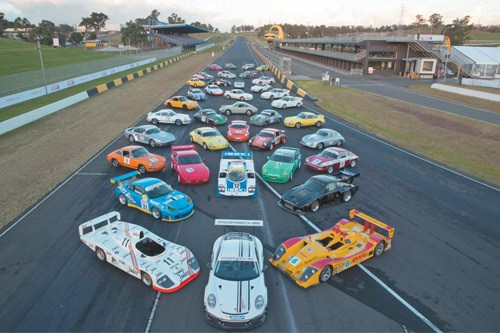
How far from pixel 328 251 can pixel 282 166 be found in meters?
8.49

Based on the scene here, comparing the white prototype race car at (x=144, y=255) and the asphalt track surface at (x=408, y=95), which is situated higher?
the asphalt track surface at (x=408, y=95)

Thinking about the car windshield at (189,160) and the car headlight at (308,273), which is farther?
the car windshield at (189,160)

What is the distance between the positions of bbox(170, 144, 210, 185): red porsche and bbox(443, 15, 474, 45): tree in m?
106

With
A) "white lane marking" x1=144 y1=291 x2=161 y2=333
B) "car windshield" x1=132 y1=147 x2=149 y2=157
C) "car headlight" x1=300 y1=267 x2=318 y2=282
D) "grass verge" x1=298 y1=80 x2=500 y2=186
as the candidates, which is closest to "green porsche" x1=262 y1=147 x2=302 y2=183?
"car windshield" x1=132 y1=147 x2=149 y2=157

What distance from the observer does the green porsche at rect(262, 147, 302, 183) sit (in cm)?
1914

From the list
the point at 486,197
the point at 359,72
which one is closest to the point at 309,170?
the point at 486,197

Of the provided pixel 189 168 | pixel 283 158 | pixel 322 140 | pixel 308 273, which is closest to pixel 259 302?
pixel 308 273

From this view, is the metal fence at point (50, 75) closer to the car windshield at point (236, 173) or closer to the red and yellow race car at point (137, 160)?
the red and yellow race car at point (137, 160)

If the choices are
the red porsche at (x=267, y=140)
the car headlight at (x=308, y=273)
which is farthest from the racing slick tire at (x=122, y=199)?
the red porsche at (x=267, y=140)

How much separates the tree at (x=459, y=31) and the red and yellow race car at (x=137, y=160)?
10708 cm

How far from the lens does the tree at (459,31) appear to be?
99750mm

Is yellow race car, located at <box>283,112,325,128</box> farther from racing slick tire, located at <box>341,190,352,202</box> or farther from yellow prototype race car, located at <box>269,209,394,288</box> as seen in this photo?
yellow prototype race car, located at <box>269,209,394,288</box>

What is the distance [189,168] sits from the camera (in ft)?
61.7

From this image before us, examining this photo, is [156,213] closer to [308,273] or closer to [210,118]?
[308,273]
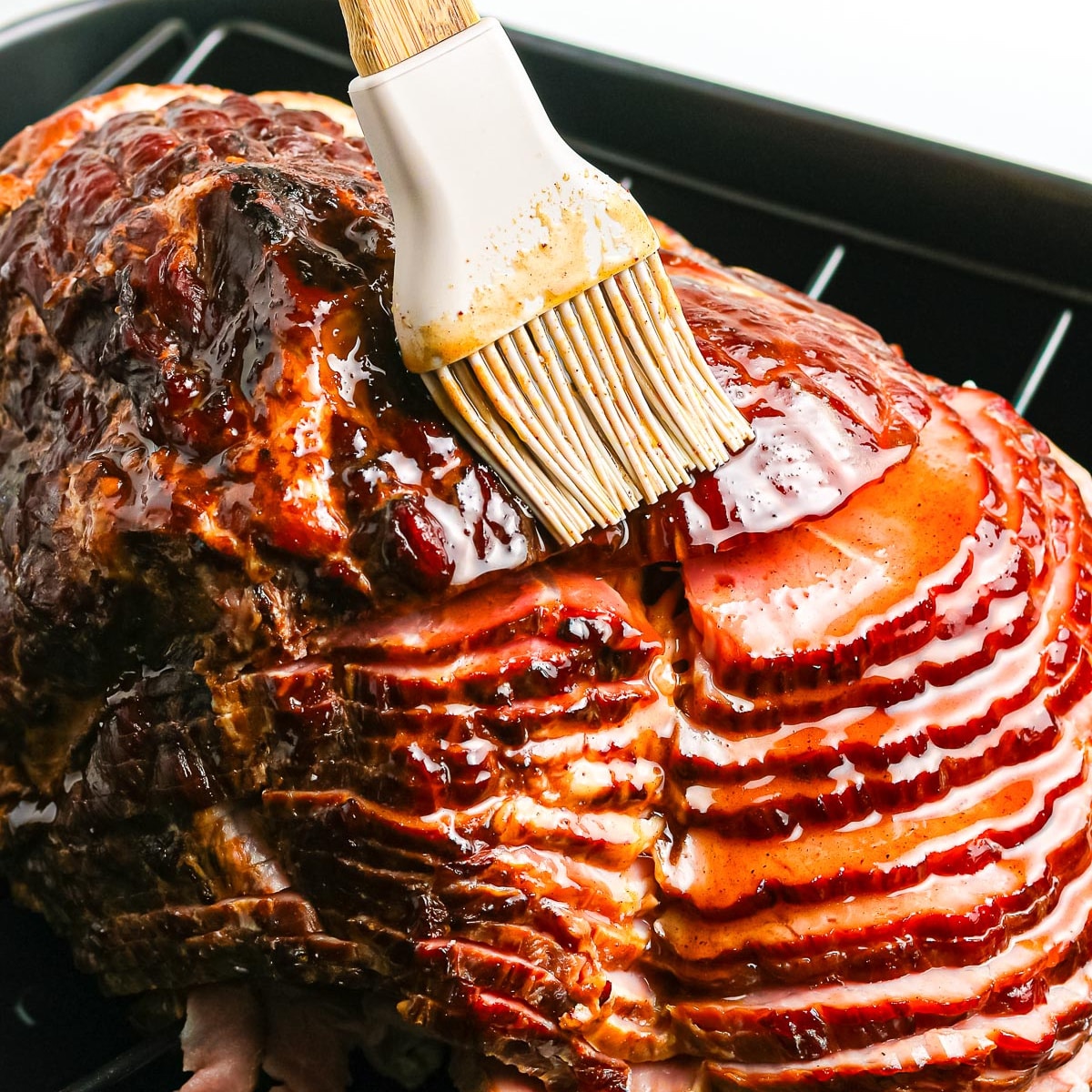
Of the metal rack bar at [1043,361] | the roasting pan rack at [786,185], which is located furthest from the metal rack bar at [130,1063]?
the metal rack bar at [1043,361]

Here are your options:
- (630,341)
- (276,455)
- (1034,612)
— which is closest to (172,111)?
(276,455)

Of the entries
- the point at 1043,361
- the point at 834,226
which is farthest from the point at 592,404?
the point at 834,226

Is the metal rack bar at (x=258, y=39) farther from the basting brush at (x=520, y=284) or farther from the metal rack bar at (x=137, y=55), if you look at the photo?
the basting brush at (x=520, y=284)

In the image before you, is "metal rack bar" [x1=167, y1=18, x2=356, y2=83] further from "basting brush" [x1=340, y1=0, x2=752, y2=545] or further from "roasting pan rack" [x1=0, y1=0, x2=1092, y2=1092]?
"basting brush" [x1=340, y1=0, x2=752, y2=545]

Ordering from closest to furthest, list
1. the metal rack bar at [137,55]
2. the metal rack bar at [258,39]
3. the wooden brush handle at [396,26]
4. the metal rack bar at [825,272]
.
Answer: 1. the wooden brush handle at [396,26]
2. the metal rack bar at [825,272]
3. the metal rack bar at [137,55]
4. the metal rack bar at [258,39]

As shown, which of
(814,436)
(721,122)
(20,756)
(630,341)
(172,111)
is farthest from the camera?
(721,122)

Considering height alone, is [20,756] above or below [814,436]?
below

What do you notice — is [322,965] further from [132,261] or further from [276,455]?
[132,261]
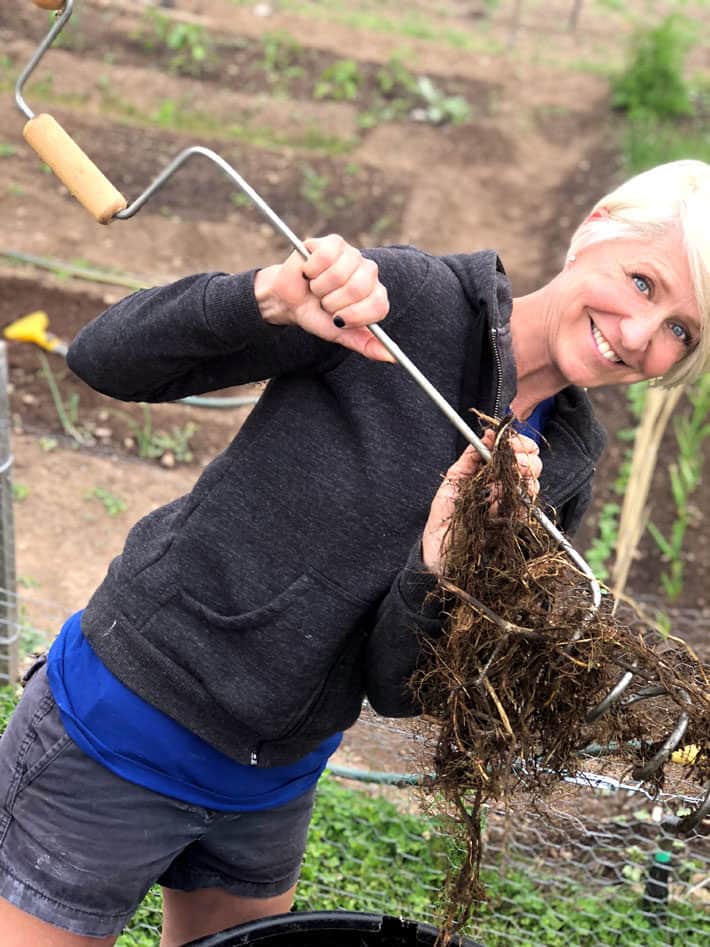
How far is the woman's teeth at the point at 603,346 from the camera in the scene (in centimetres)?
154

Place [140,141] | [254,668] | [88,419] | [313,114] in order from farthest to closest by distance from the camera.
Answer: [313,114]
[140,141]
[88,419]
[254,668]

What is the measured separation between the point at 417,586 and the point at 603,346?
39cm

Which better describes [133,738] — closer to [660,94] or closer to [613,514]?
[613,514]

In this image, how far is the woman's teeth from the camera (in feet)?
5.06

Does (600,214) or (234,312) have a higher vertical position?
(600,214)

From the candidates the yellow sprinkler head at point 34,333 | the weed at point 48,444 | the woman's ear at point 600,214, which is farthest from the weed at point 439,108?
the woman's ear at point 600,214

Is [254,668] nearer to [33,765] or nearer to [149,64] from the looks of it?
[33,765]

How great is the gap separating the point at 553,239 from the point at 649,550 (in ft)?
7.35

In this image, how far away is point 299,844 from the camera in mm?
1755

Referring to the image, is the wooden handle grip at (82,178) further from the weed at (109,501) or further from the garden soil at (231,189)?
the weed at (109,501)

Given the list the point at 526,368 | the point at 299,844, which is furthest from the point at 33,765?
the point at 526,368

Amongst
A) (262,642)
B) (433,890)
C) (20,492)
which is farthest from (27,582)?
(262,642)

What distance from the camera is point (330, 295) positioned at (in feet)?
4.43

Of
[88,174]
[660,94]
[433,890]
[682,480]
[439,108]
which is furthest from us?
[660,94]
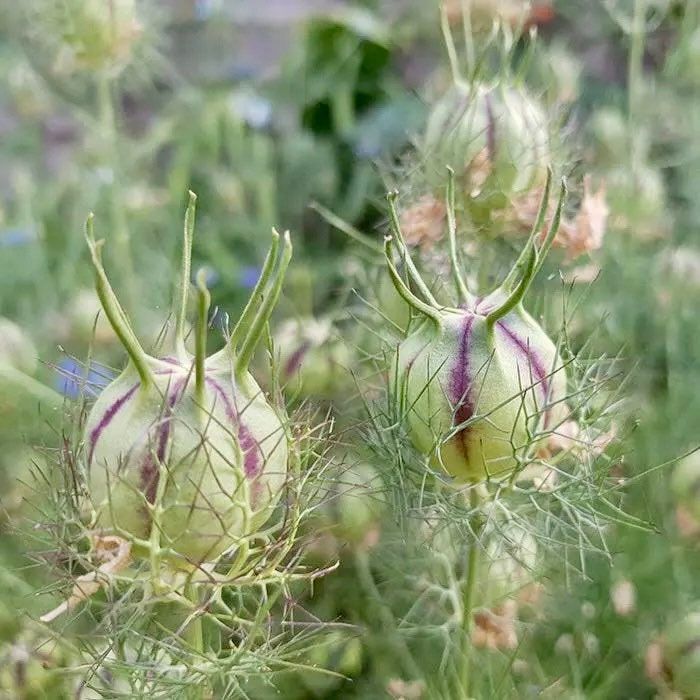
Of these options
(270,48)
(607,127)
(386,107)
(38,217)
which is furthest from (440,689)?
(270,48)

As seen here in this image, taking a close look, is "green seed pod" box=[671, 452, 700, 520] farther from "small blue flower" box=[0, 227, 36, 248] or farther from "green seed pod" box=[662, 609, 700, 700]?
"small blue flower" box=[0, 227, 36, 248]

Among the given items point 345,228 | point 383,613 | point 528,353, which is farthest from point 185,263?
point 383,613

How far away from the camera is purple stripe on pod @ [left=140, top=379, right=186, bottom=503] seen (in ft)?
1.15

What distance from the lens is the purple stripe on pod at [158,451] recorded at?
0.35 metres

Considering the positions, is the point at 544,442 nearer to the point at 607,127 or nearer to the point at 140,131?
the point at 607,127

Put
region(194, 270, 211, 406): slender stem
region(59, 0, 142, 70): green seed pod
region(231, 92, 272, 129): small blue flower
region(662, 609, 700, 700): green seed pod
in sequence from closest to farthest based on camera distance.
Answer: region(194, 270, 211, 406): slender stem
region(662, 609, 700, 700): green seed pod
region(59, 0, 142, 70): green seed pod
region(231, 92, 272, 129): small blue flower

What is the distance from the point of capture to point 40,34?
0.96 meters

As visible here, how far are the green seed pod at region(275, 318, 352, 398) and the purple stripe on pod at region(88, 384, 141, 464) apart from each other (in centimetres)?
29

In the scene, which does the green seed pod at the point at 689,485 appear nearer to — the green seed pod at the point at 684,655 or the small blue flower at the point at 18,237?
the green seed pod at the point at 684,655

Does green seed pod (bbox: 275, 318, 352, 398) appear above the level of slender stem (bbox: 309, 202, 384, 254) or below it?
below

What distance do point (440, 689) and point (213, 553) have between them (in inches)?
12.5

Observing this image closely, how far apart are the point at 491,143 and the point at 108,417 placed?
31 centimetres

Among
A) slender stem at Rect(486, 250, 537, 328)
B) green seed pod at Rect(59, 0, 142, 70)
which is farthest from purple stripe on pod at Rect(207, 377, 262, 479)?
green seed pod at Rect(59, 0, 142, 70)

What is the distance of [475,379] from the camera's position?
0.41 metres
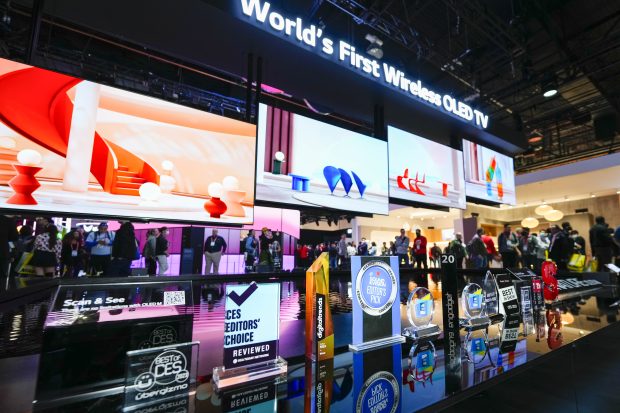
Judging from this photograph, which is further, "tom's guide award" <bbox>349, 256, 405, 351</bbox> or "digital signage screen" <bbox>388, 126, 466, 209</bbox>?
"digital signage screen" <bbox>388, 126, 466, 209</bbox>

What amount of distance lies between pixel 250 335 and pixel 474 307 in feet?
3.13

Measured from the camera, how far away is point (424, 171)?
269 cm

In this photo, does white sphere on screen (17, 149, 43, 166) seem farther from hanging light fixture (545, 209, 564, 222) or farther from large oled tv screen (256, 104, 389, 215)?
→ hanging light fixture (545, 209, 564, 222)

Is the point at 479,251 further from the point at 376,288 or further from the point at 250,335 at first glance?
the point at 250,335

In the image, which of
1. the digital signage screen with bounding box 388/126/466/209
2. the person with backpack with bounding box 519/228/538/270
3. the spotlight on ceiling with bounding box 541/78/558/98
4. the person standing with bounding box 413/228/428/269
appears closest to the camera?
the digital signage screen with bounding box 388/126/466/209

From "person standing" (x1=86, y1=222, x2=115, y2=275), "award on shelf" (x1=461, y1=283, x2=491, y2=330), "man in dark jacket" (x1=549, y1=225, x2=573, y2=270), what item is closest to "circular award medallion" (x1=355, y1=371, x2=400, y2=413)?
"award on shelf" (x1=461, y1=283, x2=491, y2=330)

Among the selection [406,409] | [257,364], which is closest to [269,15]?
[257,364]

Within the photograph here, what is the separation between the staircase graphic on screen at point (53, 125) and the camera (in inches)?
46.1

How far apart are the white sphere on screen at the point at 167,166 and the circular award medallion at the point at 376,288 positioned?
3.57 ft

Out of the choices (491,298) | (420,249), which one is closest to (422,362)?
(491,298)

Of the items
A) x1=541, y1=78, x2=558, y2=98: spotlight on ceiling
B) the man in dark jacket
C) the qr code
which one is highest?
x1=541, y1=78, x2=558, y2=98: spotlight on ceiling

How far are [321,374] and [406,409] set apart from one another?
0.23m

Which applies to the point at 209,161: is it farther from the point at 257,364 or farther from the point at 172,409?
the point at 172,409

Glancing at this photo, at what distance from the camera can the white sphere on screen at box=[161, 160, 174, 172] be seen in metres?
1.51
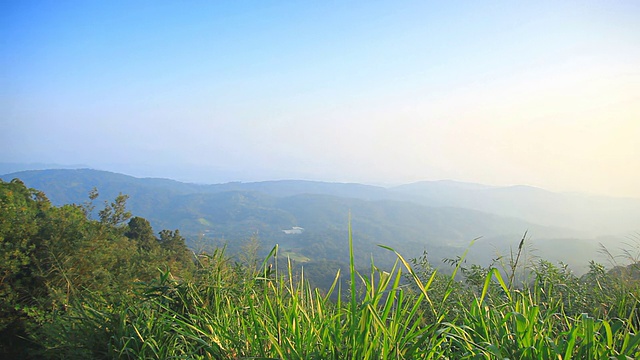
::::
JOB: Rewrite everything from the line containing "If the choices are" down to the line containing "4. the metal rack bar at [258,39]", replacing "roasting pan rack" with "oven rack" and leaving all else unchanged. Leave out the pictures.

RESPONSE:
If the choices are
the red porsche at (x=267, y=140)
the car headlight at (x=308, y=273)
which is farthest from the racing slick tire at (x=122, y=199)?
the red porsche at (x=267, y=140)

How much separates the tree at (x=459, y=31) and the red and yellow race car at (x=137, y=160)?
10708 cm

How far from the lens does the tree at (459,31) appear to be?
99750mm

Is yellow race car, located at <box>283,112,325,128</box> farther from racing slick tire, located at <box>341,190,352,202</box> or farther from yellow prototype race car, located at <box>269,209,394,288</box> as seen in this photo?
yellow prototype race car, located at <box>269,209,394,288</box>

What is the distance [189,168] sits from the camera (in ft)?
61.7

From this image before us, examining this photo, is [156,213] closer to [308,273] or closer to [210,118]?
[308,273]
Of the metal rack bar at [1043,361] | the oven rack at [786,185], which is located furthest from the metal rack bar at [130,1063]?
the metal rack bar at [1043,361]

Here are your options:
- (630,341)
- (276,455)
- (1034,612)
— which is closest to (172,111)?
(276,455)

Of the entries
- the point at 1043,361
- the point at 834,226
which is farthest from the point at 592,404?
the point at 834,226

Is the metal rack bar at (x=258, y=39) farther from the basting brush at (x=520, y=284) or farther from the metal rack bar at (x=137, y=55), if you look at the photo?
the basting brush at (x=520, y=284)

In the image before you, is "metal rack bar" [x1=167, y1=18, x2=356, y2=83] further from "basting brush" [x1=340, y1=0, x2=752, y2=545] or further from "oven rack" [x1=0, y1=0, x2=1092, y2=1092]?
"basting brush" [x1=340, y1=0, x2=752, y2=545]

Ordering from closest to furthest, list
1. the metal rack bar at [137,55]
2. the metal rack bar at [258,39]
3. the wooden brush handle at [396,26]
4. the metal rack bar at [825,272]
.
Answer: 1. the wooden brush handle at [396,26]
2. the metal rack bar at [825,272]
3. the metal rack bar at [137,55]
4. the metal rack bar at [258,39]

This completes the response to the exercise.